I've been thinking of this. It's just fascinating to me to have a small device that you can converse with and knows almost everything.
Perfect for preppers / survivalists.
Store it in a faraday cage along with a solar generator.
It really doesn't. It doesn't even know what it knows and what it doesn't know. Without ways to check up on whether what it told you is true or not you may well end up in more trouble than where you were before.
That would make a lot more sense. That way at least you have a chance to check up on the output, lest your first meal of 'Hedysarum alpinum' ends up being your last.
The key aspect to this being a good solution is actually building a corpus representing as much possible reference knowledge needed in scenario. The idea that the answer is Wikipedia way underestimates the scope.
The Wikipedia patch doesn’t make much sense to me.
What percent of the important questions being asked in this doomsday scenario actually have their answer in Wikipedia?
If 50% of the time you are left trusting raw LLaMa, then you don’t really have a decent solution.
I do appreciate the sentiment tho that future or finetuned LLMS might fit on an RPi or whatever, and be good enough.
I think the theory is that an LLM can integrate the knowledge of Wikipedia and become something greater than the sum of its parts by applying reasoning that is explained in one article to situations in other topics where the reasoning might not be so well explained. Then you can ask naive questions in new scenarios where you might not have the background knowledge (or simply the mental energy) to figure out a right answer to a situation on your own but it powers through for you. AFAIK current LLMs are not this abstract. If one type of reasoning is more often applied in one scenario and another type of reasoning is applied to another, they don't have any context beyond the words and they know what topics humans usually jump to from other given topics.
There was another paper out recently that adds to this: https://arxiv.org/pdf/2308.04430.pdf. Looks like a more flexible approach to document storage, and it outperforms retrieval in context.
They trained up their own LLM, but from the text it seems like it might be possible to use any LLaMA-style LM without retraining. Not sure though, need to give it a proper look.
It should provide links to the the source with the relevant content, to check the exact text:
> You'll need to wait 20-30 seconds (depending on your machine) while the LLM model consumes the prompt and prepares the answer. Once done, it will print the answer and the 4 sources it used as context from your documents
You will have noticed, in that first sentence, that it may not be practical, especially on an Orange Pi.
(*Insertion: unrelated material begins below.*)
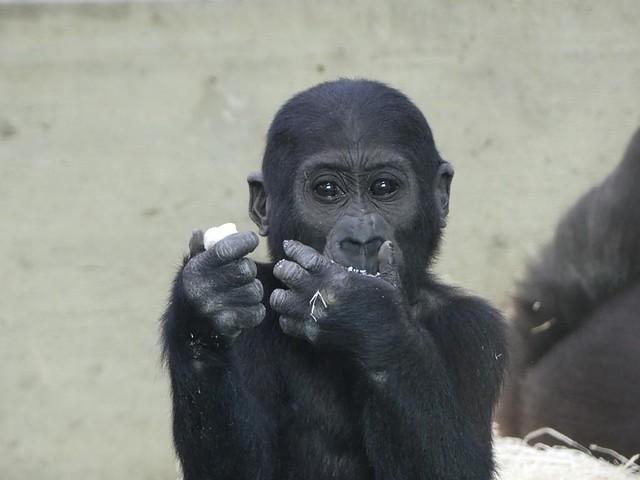 Wilhelma, Gorilla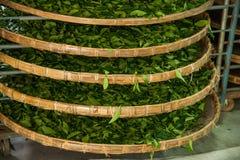 Tajwan Chiayi miasto, D?ugi Misato terytorium herbaciani pracownicy fabryczni wiesza Oolong herbaty (herbaty najpierw proces: sus Obrazy Royalty Free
Yes, especially having fact checked output of LLMs would be a nice step in the right direction. Throwing out the hallucinated bits and keeping the good stuff would make LLMs a lot more applicable.
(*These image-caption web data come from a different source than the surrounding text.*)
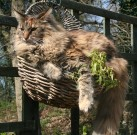 Sunbathing in a hanging basket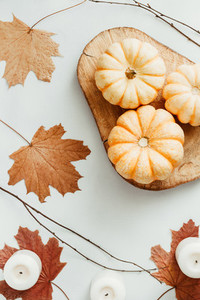 Top view of small pumpkins on a wooden board decorated Autumn ornate  The concept of Thanksgiving and Fall time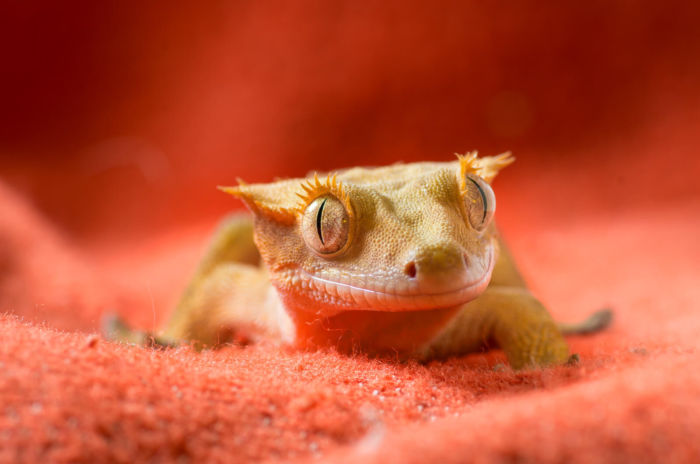 Can crested geckos show affection?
Isn't that a bit of a holy grail though? If your software can fact check the output of LLMs and prevent hallucinations then why not use that as the AI to get the answers in the first place?
Because you - hopefully - have a check against something that is on average of higher quality than the combined input of an LLM.
I'm not sure if this can work or not but it would be nice to see a trial, you could probably do this by hand if you wanted to by breaking up the answer from an LLM into factoids and then to check each of those individually, and to assign a score to them based on the amount of supporting evidence for the factoid. I'd love that as a plug-in to a browser too.
https://arxiv.org/pdf/2308.04430.pdf is interesting from that point of view. They've tackled it from the perspective of avoiding copyright content in training, but including it in inference but I think it ought to mean less hallucination because they also (claim to) solve the attribution problem.
My hypothesis is that including information in the LLM’s prompt to support its answer changes the task roughly from text generation, very hallucination prone, to text summarization, or reformulation with some reasoning, and this is less likely to hallucinate.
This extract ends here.